● What you will do
From the court decision below, write out the stretch from "COUNSEL: Raymond M." through "the paving business." word for word.

● Selected excerpt
......
Royal Bank of Canada v. A-1 Asphalt Maintenance Ltd.
COURT FILE NO.: CV-14-10784-00CL
DATE: 20180131
SUPERIOR COURT OF JUSTICE – ONTARIO
(Commercial List)
RE: ROYAL BANK OF CANADA, Applicant
AND:
A-1 ASPHALT MAINTENANCE LTD., Respondent
Application under subsection 47.1 of the Bankruptcy and Insolvency Act, R.S.C. 1985, c. B-3, as amended, and section 101 of the Courts of Justice Act, R.S.O. 1990, c. C.43, as amended
BEFORE: Conway J.
COUNSEL: Raymond M. Slattery, for BDO Canada Limited Sam Babe, for Royal Bank of Canada Matthew Lerner and Patrick Healy, for The Guarantee Company of North America Daniel Resnick and Jeffrey Long, for IUOE 793 and LIUNA 837 Josh Hunter, for the Attorney General of Ontario (intervener) Paul Cavalluzzo, for LIUNA Local 183
HEARD: January 30 and 31, 2018
REASONS FOR DECISION
(Handwritten endorsement delivered in court)
[1] This is a priority dispute between the creditors/employees of A-1 Asphalt Maintenance Ltd. ("A-1"), which filed an NOI and was ultimately deemed bankrupt in late 2014.
[2] The essential facts are these:
A-1 was an Ontario private company engaged, inter alia, in the paving business.
It filed an NOI in November 2014. KPMG was proposal trustee. It was then appointed as interim receiver and later as full receiver pursuant to orders of Justice Newbould in December 2014. Those orders required the Receiver to establish 2 accounts, a Paving Projects Account and a general post-receivership account. Receipts from A-1's primary 4 paving projects with the City of Hamilton and the Town of Halton Hills were to be deposited into the former, along with receipts from all other paving projects. The Newbould J. orders were, in my view, completely neutral – they did not create any rights nor did they take away any rights, as explicitly stated in the orders.
The Receiver received monies from the City of Hamilton and the Town of Halton Hills and deposited them in the Paving Projects Account.
A-1 never filed a proposal and was deemed bankrupt.
The Receiver has monies that it wishes to distribute. The priority dispute before me involves (a) RBC, A-1's secured creditor; (b) GCNA, the bond company that paid out 20 lien claims on the Four Projects and is subrogated to those rights under the Construction Lien Act R.S.O. 1990, c. C. 30 (CLA); and (c) the Unions whose members worked on the Four Projects. The issues before me are:
Whether the funds in the Paving Projects Account are CLA trust funds that are excluded from A-1's property on bankruptcy pursuant to s. 67(1)(a) of the Bankruptcy and Insolvency Act R.S.C. 1985, c. B-3, as amended (BIA). If they are excluded, GCNA asserts trust claims against those funds, although that triggers a dispute about the proper allocation of those funds as between GCNA and the Unions.
......
● Dataset excerpt
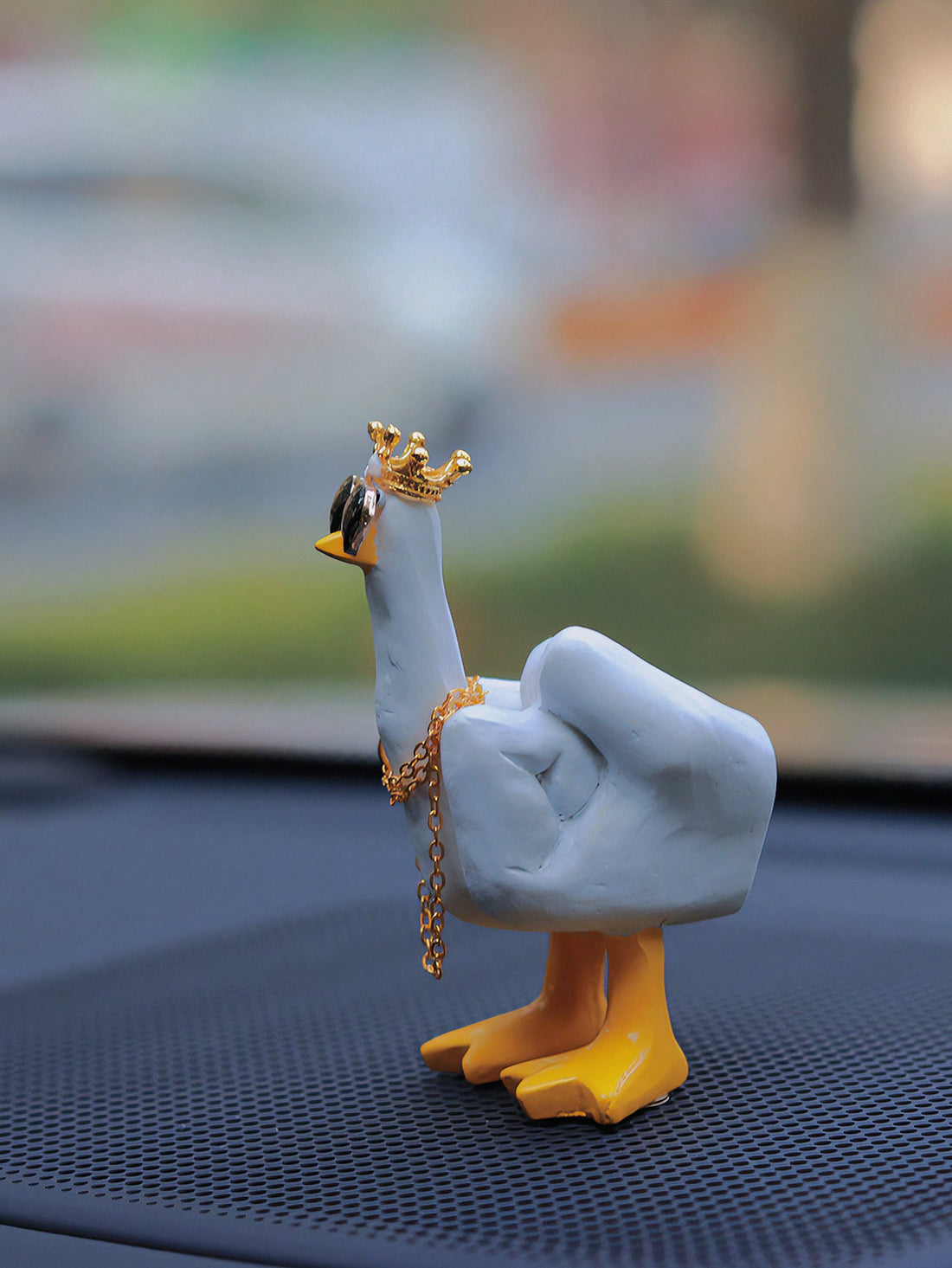 Add some humor and style to your car with the Impress with Attitude Middle Finger Duck Car Ornament. This sturdy and unique accessory features a duck flipping the middle finger, wearing sunglasses and a chain. Show off your attitude and make a statement while on the road.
......
● Solved problem
COUNSEL: Raymond M. Slattery, for BDO Canada Limited Sam Babe, for Royal Bank of Canada Matthew Lerner and Patrick Healy, for The Guarantee Company of North America Daniel Resnick and Jeffrey Long, for IUOE 793 and LIUNA 837 Josh Hunter, for the Attorney General of Ontario (intervener) Paul Cavalluzzo, for LIUNA Local 183
HEARD: January 30 and 31, 2018
REASONS FOR DECISION
(Handwritten endorsement delivered in court)
[1] This is a priority dispute between the creditors/employees of A-1 Asphalt Maintenance Ltd. ("A-1"), which filed an NOI and was ultimately deemed bankrupt in late 2014.
[2] The essential facts are these:
A-1 was an Ontario private company engaged, inter alia, in the paving business.